Het verweer tegen de opgelegde boete
Betrokkene is het niet eens met de beslissing van de officier van justitie en namens betrokkene wordt aangevoerd dat de verklaring van de verbalisant tegenstrijdig is. Eerst zou betrokkene de afslag hebben genomen en over het puntstuk hebben gereden. Daarna verklaart de verbalisant dat de verbalisant rechtsaf ging en het voertuig van betrokkene rechtdoor reed. De verbalisant had betrokkene kunnen aanspreken.
2.3.
Het standpunt van de vertegenwoordiger van de officier van justitie
De vertegenwoordiger van de officier van justitie heeft op de zitting meegedeeld dat de verklaring van de verbalisant tegenstrijdig is en heeft de kantonrechter verzocht om het beroep gegrond te verklaren.
2.4.
De beoordeling van de gedraging waarvoor de boete is opgelegd
De kantonrechter volgt het voorstel van de vertegenwoordiger van de officier van justitie, omdat de verklaringen van de verbalisant tegenstrijdig zijn. De kantonrechter ziet geen reden om de officier van justitie alsnog in de gelegenheid te stellen om een aanvullend proces-verbaal op te laten maken. Het beroep is daarom gegrond.
2.5.
Proceskosten
Het verzoek om een proceskostenvergoeding wordt toegewezen, omdat betrokkene gelijk krijgt. Met toepassing van het Besluit proceskosten bestuursrecht zullen die kosten worden vastgesteld op een bedrag van in totaal € 866,25. Daarbij is voor de procedure bij de officier van justitie een proceskostenvergoeding bepaald van € 447,75 (1,5 punten voor het beroepschrift en de hoorzitting, wegingsfactor 0,5, waarde per punt € 597,00) en voor de procedure bij de kantonrechter een proceskostenvergoeding van € 418,50 (1 punt voor het beroepschrift, wegingsfactor 0,5, waarde per punt € 837,00).
De uitspraak
De kantonrechter:
‒ verklaart het beroep gegrond;
‒ veroordeelt de officier van justitie tot het vergoeden van de proceskosten van betrokkene tot een bedrag van € 866,25 en wijst de Staat aan als rechtspersoon die deze kosten moet vergoeden;
‒ bepaalt dat het voornoemd bedrag aan de gemachtigde van betrokkene zal worden uitbetaald door het Centraal Justitieel Incassobureau te Leeuwarden.
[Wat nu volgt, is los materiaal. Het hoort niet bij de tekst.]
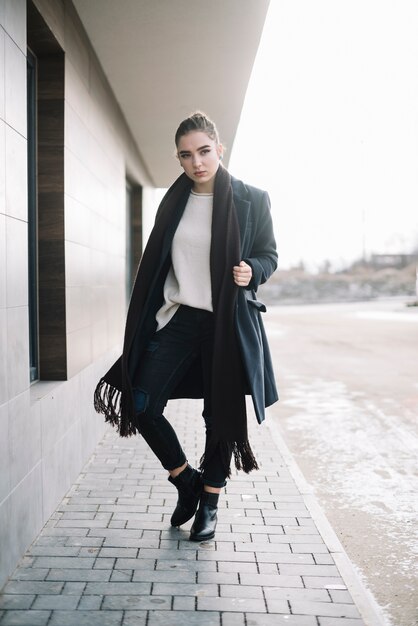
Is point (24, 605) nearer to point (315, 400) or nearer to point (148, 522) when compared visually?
point (148, 522)

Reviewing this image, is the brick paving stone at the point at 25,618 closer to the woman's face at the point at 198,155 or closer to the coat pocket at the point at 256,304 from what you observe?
the coat pocket at the point at 256,304

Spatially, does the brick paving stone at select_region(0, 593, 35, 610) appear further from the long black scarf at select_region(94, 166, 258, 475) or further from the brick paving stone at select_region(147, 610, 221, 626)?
the long black scarf at select_region(94, 166, 258, 475)

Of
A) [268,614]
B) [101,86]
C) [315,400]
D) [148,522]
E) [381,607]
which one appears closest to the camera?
[268,614]

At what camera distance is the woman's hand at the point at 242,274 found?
10.9 feet

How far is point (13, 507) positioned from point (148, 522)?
0.90 m

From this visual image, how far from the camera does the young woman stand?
3.39 meters

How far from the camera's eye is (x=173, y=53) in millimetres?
6023

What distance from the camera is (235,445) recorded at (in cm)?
354

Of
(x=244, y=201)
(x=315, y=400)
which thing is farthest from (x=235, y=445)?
(x=315, y=400)

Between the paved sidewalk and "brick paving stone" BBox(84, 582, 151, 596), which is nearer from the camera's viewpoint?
the paved sidewalk

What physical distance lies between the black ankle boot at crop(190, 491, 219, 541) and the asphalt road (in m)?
0.76

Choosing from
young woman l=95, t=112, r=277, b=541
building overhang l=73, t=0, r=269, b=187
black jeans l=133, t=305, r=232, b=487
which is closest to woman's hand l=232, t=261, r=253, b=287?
young woman l=95, t=112, r=277, b=541

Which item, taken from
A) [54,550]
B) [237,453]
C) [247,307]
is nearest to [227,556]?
[237,453]

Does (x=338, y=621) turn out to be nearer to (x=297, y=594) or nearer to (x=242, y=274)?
(x=297, y=594)
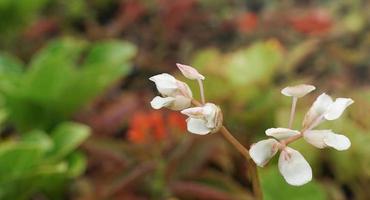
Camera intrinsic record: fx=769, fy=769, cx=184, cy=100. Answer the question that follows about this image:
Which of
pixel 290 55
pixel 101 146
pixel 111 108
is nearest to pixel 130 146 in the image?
pixel 101 146

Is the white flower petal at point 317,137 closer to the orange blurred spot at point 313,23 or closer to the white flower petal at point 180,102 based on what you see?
the white flower petal at point 180,102

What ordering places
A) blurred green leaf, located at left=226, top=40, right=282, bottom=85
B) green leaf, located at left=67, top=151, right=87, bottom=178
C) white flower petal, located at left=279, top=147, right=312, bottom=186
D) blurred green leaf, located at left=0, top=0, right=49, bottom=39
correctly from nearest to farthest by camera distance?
white flower petal, located at left=279, top=147, right=312, bottom=186, green leaf, located at left=67, top=151, right=87, bottom=178, blurred green leaf, located at left=226, top=40, right=282, bottom=85, blurred green leaf, located at left=0, top=0, right=49, bottom=39

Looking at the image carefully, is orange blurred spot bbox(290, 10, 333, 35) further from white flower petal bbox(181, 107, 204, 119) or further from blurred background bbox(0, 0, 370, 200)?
white flower petal bbox(181, 107, 204, 119)

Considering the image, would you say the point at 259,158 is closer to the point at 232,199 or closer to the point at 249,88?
the point at 232,199

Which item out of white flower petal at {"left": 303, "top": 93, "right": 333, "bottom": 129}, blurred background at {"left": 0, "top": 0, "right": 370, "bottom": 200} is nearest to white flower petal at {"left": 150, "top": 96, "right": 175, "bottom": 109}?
white flower petal at {"left": 303, "top": 93, "right": 333, "bottom": 129}

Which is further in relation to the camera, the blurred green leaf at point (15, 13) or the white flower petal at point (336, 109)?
the blurred green leaf at point (15, 13)

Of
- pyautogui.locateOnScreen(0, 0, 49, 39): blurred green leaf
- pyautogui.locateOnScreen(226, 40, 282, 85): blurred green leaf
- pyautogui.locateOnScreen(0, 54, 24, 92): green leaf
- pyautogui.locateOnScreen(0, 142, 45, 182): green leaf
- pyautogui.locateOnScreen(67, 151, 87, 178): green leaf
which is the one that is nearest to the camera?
pyautogui.locateOnScreen(0, 142, 45, 182): green leaf

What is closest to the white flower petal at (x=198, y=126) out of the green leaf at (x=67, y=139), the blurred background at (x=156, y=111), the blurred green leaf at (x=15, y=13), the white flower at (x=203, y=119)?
the white flower at (x=203, y=119)
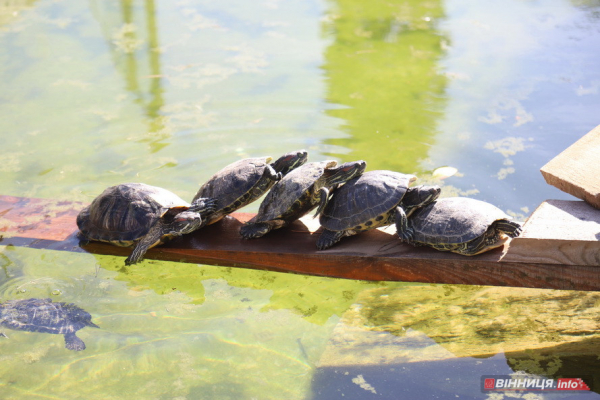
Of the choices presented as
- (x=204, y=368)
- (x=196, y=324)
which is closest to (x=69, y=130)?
(x=196, y=324)

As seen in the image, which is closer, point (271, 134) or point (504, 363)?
point (504, 363)

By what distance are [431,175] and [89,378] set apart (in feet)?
9.94

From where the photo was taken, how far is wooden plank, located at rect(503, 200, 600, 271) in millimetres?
2473

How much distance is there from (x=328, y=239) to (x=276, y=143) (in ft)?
7.87

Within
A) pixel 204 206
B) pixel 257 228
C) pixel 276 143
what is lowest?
pixel 276 143

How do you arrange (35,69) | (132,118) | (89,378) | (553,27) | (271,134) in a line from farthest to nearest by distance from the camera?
(553,27)
(35,69)
(132,118)
(271,134)
(89,378)

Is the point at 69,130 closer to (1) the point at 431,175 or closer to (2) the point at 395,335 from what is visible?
(1) the point at 431,175

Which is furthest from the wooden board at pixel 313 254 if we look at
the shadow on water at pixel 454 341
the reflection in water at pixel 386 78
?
the reflection in water at pixel 386 78

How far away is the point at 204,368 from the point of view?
2.88m

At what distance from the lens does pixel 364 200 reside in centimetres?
289

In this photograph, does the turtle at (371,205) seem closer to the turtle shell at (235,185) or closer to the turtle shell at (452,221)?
the turtle shell at (452,221)

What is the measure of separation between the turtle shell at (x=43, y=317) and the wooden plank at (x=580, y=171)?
2.69 metres

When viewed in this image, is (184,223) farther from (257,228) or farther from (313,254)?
(313,254)

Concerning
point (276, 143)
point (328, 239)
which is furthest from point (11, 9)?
point (328, 239)
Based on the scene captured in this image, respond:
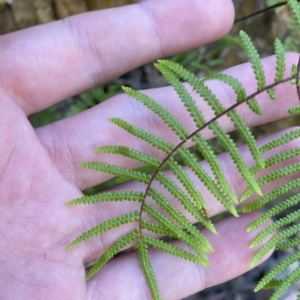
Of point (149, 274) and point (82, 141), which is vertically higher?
point (82, 141)

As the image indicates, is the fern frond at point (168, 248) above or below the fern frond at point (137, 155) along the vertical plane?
below

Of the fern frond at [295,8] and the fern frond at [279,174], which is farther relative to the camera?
the fern frond at [279,174]

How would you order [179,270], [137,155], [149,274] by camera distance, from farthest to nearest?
[179,270], [149,274], [137,155]

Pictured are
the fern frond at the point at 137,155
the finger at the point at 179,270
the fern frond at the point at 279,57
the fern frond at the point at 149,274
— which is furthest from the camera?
the finger at the point at 179,270

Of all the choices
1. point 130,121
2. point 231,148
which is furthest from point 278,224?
point 130,121

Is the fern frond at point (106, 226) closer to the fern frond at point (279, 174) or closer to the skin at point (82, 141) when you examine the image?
the skin at point (82, 141)

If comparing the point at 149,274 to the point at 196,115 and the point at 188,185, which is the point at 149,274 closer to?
the point at 188,185

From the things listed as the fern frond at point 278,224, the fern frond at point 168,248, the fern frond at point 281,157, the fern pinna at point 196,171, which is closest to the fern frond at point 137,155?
the fern pinna at point 196,171

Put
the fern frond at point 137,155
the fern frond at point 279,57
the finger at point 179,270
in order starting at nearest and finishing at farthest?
the fern frond at point 279,57 → the fern frond at point 137,155 → the finger at point 179,270

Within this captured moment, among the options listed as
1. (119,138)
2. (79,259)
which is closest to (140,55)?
(119,138)
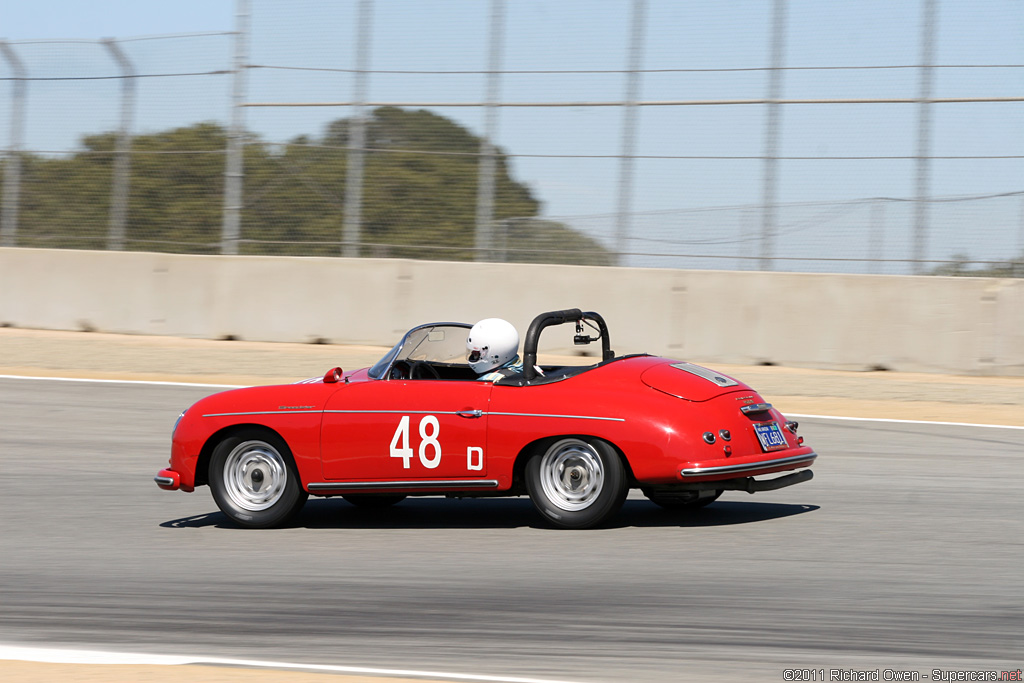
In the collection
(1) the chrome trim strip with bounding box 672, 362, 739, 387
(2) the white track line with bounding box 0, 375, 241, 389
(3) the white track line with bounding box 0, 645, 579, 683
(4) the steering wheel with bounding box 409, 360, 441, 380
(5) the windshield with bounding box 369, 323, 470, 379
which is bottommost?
(3) the white track line with bounding box 0, 645, 579, 683

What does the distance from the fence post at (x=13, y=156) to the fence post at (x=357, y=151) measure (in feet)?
19.0

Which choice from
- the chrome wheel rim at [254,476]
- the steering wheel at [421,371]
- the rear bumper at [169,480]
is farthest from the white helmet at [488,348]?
the rear bumper at [169,480]

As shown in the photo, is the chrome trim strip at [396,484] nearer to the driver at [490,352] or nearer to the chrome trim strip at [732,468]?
the driver at [490,352]

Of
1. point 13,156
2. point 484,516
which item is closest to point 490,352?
point 484,516

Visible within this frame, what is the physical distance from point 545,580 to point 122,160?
1604 centimetres

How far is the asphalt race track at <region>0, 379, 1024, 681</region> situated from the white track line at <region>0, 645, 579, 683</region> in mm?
104

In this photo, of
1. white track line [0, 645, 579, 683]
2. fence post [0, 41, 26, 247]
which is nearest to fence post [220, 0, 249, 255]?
fence post [0, 41, 26, 247]

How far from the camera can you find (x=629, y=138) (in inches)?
698

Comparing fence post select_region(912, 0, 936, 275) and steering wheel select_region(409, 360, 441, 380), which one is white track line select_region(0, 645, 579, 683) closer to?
steering wheel select_region(409, 360, 441, 380)

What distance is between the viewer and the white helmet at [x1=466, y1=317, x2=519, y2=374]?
7766 millimetres

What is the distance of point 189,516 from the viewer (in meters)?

Deze uitspraak is gedaan door mr. D.D.M. Hazeu, kantonrechter, bijgestaan door de griffier, en in het openbaar uitgesproken.
De griffier De kantonrechter
Tegen deze uitspraak kan op grond van artikel 14 WAHV hoger beroep worden ingesteld bij het gerechtshof Arnhem-Leeuwarden, binnen 6 weken na de hieronder vermelde dag van toezending. Hoger beroep is in beginsel alleen mogelijk als de boete in de uitspraak is bepaald op een bedrag van meer dan € 110,00. Het beroepschrift moet worden verzonden aan de afdeling Kanton van de rechtbank Noord-Holland, Postbus 251, 1800 BG Alkmaar. De wet gaat uit van een geheel schriftelijke procedure in hoger beroep, tenzij door u bij het beroepschrift uitdrukkelijk om een mondelinge behandeling van de zaak is verzocht.
Het instellen van hoger beroep per e-mail is niet mogelijk.